## What to produce
Set down exactly the lines below between the line holding "Mice were monitored" and the line holding "Given this setup, evaluate", inclusive; no other line belongs in the answer.

## Extracted entries
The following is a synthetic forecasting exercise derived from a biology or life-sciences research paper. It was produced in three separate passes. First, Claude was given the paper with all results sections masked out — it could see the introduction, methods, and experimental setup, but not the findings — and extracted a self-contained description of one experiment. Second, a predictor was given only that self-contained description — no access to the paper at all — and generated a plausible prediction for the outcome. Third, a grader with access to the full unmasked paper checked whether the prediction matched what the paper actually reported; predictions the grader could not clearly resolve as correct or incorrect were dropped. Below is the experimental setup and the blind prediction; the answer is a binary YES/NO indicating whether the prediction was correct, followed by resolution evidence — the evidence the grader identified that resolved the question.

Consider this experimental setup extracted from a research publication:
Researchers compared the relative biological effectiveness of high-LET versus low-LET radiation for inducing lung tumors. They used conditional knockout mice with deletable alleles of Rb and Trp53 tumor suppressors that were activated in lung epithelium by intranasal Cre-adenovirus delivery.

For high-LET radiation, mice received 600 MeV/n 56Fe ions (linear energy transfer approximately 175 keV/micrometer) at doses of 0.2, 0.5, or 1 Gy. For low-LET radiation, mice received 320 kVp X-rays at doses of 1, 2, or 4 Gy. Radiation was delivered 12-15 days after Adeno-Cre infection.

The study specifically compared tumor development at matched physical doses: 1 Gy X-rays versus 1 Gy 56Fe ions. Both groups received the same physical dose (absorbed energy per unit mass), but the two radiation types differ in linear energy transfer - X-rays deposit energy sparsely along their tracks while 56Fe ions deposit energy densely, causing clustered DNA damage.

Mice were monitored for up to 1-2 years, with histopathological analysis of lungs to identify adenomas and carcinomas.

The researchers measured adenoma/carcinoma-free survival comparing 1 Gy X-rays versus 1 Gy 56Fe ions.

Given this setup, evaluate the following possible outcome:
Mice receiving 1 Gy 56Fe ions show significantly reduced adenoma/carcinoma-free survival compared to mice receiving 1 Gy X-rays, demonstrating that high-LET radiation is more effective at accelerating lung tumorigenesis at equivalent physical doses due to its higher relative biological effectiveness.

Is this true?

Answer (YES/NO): YES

## Task answer
Mice were monitored for up to 1-2 years, with histopathological analysis of lungs to identify adenomas and carcinomas.

The researchers measured adenoma/carcinoma-free survival comparing 1 Gy X-rays versus 1 Gy 56Fe ions.

Given this setup, evaluate the following possible outcome:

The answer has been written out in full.